> **WHAT THIS TASK INVOLVES**
Copy out word for word the lines from the first one up to and including the line with "Answer: (x=59, y=73)".

> **ROWS**
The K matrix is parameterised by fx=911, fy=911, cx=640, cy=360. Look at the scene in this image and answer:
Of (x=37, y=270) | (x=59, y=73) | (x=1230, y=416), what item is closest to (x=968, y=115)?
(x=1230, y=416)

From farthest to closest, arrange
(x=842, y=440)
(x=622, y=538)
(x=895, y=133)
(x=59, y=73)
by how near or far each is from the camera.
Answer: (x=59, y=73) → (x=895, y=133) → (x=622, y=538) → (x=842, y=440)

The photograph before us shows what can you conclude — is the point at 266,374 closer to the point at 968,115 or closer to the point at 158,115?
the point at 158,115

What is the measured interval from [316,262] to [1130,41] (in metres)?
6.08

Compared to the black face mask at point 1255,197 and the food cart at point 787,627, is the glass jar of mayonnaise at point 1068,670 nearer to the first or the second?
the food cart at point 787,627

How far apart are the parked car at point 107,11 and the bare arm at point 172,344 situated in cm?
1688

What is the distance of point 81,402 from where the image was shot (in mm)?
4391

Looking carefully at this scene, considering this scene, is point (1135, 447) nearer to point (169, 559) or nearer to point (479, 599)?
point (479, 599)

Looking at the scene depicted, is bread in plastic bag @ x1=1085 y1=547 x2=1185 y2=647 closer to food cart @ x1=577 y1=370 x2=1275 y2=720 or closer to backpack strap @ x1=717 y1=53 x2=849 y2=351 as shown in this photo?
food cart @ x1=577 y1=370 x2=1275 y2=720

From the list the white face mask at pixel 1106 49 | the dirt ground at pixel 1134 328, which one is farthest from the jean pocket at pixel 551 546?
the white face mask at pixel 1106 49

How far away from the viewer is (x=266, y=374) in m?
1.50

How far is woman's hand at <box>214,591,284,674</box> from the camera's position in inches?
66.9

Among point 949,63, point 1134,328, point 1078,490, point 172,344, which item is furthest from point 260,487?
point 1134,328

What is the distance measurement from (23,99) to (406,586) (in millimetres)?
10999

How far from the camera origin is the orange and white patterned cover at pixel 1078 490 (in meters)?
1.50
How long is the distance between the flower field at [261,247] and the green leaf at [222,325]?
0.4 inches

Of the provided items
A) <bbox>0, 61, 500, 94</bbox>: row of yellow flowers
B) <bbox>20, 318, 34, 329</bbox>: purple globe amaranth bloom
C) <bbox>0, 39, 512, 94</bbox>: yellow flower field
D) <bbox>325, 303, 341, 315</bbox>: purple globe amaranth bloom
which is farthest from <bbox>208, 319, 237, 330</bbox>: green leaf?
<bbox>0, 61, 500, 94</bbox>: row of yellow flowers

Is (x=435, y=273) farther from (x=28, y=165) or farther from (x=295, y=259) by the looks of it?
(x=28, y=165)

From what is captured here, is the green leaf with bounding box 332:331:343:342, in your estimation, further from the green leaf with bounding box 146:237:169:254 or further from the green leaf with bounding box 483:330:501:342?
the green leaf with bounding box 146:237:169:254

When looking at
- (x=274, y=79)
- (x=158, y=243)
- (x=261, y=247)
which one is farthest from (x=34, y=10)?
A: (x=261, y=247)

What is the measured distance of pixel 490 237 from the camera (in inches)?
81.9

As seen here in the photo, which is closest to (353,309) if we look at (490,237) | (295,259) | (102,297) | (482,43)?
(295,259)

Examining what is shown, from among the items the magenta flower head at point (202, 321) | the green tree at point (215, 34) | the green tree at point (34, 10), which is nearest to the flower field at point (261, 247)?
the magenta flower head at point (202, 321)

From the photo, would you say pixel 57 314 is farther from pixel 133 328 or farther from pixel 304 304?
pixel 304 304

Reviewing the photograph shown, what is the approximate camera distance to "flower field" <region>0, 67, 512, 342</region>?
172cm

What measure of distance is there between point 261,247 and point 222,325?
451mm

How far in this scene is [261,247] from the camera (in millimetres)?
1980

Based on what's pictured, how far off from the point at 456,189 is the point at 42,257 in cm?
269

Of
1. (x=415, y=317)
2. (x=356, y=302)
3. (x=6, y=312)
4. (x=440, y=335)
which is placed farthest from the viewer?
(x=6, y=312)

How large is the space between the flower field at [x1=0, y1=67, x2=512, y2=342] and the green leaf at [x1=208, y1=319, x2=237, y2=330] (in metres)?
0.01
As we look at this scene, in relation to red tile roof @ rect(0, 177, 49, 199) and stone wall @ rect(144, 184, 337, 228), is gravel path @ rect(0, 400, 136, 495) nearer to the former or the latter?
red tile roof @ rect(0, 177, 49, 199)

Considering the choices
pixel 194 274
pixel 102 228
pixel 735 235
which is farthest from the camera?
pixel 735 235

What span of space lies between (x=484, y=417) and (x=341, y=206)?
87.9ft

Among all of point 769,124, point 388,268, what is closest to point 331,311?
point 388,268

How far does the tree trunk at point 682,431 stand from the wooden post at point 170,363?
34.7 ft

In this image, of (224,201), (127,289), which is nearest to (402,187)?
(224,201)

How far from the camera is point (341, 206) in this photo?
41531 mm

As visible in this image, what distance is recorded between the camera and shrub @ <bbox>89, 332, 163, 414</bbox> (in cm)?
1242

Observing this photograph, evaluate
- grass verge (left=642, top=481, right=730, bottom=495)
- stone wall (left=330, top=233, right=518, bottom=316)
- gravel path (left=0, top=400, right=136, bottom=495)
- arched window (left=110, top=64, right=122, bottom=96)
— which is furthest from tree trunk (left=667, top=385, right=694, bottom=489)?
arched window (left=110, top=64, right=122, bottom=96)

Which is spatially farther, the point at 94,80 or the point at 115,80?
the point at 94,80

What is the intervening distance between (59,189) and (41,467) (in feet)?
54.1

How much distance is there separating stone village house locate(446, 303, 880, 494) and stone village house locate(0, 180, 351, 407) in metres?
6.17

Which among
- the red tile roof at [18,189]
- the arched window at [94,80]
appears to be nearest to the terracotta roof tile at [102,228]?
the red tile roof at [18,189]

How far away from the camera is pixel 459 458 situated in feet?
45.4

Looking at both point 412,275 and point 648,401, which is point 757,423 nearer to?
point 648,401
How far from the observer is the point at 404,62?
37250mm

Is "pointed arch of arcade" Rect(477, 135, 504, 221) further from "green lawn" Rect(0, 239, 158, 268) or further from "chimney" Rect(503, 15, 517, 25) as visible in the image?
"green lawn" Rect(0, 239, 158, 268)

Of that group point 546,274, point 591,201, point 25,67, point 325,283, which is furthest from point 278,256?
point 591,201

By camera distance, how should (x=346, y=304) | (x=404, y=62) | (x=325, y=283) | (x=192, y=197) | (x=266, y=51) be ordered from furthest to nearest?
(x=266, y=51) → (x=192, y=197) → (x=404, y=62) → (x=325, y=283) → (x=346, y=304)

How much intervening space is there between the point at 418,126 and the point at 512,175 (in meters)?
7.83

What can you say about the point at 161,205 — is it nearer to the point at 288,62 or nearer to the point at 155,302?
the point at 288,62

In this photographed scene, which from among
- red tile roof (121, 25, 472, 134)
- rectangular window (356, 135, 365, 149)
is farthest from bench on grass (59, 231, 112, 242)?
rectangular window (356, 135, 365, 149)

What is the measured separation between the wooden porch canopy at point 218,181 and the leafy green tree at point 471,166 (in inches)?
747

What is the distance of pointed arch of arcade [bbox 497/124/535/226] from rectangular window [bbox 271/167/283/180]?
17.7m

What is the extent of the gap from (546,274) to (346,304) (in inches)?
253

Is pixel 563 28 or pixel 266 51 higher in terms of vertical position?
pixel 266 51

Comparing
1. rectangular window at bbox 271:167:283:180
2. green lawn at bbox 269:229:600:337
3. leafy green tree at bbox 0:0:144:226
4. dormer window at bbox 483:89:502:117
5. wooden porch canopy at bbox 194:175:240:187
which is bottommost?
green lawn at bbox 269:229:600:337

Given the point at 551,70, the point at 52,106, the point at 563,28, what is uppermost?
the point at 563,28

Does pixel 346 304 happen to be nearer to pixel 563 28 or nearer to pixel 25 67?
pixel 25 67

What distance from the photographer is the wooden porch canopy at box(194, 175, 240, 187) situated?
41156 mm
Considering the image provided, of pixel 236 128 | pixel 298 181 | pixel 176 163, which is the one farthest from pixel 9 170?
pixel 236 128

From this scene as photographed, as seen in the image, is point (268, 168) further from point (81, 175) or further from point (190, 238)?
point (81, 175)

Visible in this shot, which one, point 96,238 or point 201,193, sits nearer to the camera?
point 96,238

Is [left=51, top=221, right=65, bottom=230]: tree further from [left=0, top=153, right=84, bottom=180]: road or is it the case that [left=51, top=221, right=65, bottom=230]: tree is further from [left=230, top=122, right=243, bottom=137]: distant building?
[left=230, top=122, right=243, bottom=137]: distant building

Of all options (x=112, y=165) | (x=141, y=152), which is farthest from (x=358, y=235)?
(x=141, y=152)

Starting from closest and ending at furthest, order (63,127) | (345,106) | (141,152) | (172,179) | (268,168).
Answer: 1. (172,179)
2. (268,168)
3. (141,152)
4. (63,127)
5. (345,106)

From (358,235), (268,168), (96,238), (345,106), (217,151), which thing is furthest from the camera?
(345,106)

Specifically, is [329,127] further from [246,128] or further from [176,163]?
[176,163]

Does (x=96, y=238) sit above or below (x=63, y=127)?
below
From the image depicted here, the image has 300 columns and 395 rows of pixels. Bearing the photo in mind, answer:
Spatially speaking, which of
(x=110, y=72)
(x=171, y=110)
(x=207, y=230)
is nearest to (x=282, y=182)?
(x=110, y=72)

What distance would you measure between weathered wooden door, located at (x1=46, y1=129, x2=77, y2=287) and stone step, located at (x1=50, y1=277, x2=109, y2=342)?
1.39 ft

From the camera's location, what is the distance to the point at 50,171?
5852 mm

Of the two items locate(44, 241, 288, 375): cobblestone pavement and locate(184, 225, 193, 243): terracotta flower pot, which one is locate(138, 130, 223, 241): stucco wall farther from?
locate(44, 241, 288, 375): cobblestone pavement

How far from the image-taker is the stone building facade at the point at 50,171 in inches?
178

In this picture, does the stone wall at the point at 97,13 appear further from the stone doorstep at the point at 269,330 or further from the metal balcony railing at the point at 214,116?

> **SOLUTION TO THIS TASK**
The K matrix is parameterised by fx=911, fy=911, cx=640, cy=360. Look at the scene in this image and answer:
Of (x=37, y=270) | (x=59, y=73) | (x=1230, y=416), what item is closest to (x=968, y=115)?
(x=1230, y=416)

From farthest to closest, arrange
(x=842, y=440)
(x=622, y=538)
(x=895, y=133)
(x=59, y=73)
by how near or far each is from the camera.
Answer: (x=59, y=73) → (x=895, y=133) → (x=622, y=538) → (x=842, y=440)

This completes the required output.